_Exercise description_:
List each line of the items that contains the string "JSON", matching case exactly.

(Stored records)
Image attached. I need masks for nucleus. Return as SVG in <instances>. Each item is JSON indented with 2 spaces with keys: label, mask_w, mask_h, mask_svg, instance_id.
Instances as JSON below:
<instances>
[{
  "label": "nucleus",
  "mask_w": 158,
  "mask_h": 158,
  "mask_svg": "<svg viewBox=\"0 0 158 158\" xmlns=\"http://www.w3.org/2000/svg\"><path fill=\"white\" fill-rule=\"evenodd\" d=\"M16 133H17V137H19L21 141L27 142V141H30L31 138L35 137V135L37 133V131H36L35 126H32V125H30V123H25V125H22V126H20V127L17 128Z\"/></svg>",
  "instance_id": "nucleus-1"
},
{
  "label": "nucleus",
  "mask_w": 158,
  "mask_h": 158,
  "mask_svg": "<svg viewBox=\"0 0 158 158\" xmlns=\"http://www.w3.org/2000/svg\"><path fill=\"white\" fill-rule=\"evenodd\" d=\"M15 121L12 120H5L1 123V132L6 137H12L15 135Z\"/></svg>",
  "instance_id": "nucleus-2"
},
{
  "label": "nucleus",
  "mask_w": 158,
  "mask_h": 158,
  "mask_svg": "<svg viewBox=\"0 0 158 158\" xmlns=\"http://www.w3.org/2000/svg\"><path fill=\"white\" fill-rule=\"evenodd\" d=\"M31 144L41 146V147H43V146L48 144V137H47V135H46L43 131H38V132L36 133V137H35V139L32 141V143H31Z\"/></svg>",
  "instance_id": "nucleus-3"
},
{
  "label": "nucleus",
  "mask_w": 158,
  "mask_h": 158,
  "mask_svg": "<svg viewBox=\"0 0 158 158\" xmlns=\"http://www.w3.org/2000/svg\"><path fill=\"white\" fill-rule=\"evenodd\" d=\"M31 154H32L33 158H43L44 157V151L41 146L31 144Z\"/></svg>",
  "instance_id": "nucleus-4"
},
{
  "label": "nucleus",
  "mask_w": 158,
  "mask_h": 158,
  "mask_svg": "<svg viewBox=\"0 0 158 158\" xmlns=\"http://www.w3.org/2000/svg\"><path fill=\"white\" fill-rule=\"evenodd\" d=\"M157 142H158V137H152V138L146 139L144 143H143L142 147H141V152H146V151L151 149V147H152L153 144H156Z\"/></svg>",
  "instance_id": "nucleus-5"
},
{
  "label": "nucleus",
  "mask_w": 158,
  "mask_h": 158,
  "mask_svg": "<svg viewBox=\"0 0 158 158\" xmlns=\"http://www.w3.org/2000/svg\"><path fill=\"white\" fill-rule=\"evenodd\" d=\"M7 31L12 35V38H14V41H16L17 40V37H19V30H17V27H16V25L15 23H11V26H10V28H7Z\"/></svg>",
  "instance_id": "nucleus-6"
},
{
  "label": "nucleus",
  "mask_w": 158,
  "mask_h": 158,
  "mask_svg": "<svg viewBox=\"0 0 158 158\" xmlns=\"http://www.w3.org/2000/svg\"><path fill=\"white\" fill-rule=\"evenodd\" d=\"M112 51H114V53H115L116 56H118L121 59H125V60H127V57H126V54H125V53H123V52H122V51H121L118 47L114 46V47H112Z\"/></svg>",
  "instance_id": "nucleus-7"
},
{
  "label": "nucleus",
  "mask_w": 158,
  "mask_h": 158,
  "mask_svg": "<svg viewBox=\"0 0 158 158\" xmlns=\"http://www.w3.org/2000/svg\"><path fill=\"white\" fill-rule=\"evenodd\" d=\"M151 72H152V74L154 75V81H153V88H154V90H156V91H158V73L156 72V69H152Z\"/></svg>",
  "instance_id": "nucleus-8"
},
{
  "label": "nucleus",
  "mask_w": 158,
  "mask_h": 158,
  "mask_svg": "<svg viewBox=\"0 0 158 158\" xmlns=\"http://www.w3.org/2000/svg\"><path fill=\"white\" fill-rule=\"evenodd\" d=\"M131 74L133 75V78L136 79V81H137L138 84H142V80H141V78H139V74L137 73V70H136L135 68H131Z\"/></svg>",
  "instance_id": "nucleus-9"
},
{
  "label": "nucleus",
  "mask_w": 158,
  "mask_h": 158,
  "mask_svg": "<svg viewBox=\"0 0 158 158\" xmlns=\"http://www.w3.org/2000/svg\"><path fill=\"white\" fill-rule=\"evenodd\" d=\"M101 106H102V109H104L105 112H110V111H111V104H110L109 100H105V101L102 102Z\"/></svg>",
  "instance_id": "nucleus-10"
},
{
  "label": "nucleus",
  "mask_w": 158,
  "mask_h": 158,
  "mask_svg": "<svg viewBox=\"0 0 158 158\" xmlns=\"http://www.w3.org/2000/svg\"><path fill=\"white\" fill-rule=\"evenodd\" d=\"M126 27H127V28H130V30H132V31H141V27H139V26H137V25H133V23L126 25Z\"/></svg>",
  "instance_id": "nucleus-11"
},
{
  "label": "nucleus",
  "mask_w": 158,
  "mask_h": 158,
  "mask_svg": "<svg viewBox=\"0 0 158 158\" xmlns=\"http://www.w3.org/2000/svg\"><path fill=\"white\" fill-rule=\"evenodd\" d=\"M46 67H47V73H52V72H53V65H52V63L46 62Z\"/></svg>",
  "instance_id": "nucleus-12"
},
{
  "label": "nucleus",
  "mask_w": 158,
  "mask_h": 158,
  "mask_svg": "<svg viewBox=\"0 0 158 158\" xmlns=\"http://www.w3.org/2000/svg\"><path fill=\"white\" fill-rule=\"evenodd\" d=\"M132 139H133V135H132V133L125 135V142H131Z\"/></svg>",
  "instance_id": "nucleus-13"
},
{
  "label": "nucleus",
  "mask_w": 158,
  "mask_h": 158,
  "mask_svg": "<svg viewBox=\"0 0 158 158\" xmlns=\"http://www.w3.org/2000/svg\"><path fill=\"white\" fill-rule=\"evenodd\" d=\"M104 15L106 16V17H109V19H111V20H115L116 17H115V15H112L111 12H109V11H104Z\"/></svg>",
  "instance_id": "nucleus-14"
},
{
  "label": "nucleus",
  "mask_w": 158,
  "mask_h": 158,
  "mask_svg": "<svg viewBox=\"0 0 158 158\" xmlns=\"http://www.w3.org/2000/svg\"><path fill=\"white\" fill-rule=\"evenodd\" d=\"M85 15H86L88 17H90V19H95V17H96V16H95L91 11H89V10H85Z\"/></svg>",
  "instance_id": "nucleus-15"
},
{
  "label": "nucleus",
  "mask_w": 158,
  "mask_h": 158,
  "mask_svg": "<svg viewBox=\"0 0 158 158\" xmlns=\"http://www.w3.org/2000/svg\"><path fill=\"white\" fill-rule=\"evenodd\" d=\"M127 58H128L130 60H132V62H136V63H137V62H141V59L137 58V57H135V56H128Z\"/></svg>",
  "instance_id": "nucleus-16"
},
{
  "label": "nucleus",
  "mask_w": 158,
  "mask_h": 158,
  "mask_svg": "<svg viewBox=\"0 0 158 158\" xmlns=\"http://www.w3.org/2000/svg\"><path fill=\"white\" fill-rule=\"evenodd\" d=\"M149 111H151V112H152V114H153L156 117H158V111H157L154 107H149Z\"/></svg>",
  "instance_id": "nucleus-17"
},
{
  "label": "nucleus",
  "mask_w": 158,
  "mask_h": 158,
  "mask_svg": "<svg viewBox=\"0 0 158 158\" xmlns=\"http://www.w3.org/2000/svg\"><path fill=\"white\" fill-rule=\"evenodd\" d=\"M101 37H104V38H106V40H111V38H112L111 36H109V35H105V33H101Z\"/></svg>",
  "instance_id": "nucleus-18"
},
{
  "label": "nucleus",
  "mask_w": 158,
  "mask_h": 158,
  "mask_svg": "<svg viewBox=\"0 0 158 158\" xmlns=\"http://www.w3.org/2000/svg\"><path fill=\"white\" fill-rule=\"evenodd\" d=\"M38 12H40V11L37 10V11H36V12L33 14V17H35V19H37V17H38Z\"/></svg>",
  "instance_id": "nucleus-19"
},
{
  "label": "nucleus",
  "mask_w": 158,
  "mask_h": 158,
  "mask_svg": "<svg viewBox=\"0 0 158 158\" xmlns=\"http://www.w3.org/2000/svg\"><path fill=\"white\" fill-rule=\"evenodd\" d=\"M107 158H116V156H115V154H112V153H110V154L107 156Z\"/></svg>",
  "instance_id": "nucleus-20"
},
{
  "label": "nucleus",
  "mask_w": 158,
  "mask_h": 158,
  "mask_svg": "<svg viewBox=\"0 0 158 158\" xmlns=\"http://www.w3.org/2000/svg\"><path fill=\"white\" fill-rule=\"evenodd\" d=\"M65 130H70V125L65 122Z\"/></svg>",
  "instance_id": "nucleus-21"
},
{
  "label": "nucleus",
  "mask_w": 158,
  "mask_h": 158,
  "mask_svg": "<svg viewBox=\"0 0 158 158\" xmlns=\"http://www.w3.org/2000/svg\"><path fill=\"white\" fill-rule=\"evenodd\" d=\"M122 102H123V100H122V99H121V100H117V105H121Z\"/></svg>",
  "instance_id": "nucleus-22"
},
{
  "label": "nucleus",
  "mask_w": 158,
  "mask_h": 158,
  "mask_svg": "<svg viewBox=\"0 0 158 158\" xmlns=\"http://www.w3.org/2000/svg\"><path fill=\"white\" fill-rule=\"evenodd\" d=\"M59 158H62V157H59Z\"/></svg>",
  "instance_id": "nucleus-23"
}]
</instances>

_Correct output_:
Image attached. I need masks for nucleus. Return as SVG in <instances>. Each item is JSON indented with 2 spaces with keys: label, mask_w, mask_h, mask_svg, instance_id.
Instances as JSON below:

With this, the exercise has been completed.